Image-based spatial reasoning data
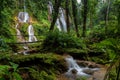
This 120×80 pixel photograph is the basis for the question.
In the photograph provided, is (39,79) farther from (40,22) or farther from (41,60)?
(40,22)

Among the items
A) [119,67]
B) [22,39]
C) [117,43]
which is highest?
[117,43]

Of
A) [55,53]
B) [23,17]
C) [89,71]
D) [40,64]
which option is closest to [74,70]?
[89,71]

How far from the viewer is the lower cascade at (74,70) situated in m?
8.72

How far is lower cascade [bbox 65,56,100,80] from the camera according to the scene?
8723mm

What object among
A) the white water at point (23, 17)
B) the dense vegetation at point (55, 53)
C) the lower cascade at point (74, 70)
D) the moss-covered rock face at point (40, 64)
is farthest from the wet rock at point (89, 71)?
the white water at point (23, 17)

Aim of the task: Retype exactly the lines from the one containing "Among the items" through the last line of the records above, including both.

Result of this task:
Among the items
A) [119,67]
B) [22,39]
C) [117,43]
which is highest?
[117,43]

Of
A) [55,53]
B) [23,17]
C) [89,71]
D) [40,64]
which option is closest to [74,70]?
[89,71]

How far from the viewer is the lower cascade at (74,70) situated in m?
8.72

How far is lower cascade [bbox 65,56,100,80] from the camera according to the scene?
8723mm

What object among
A) the white water at point (23, 17)
B) the dense vegetation at point (55, 53)
C) the lower cascade at point (74, 70)
D) the moss-covered rock face at point (40, 64)
is farthest from the wet rock at point (89, 71)?
the white water at point (23, 17)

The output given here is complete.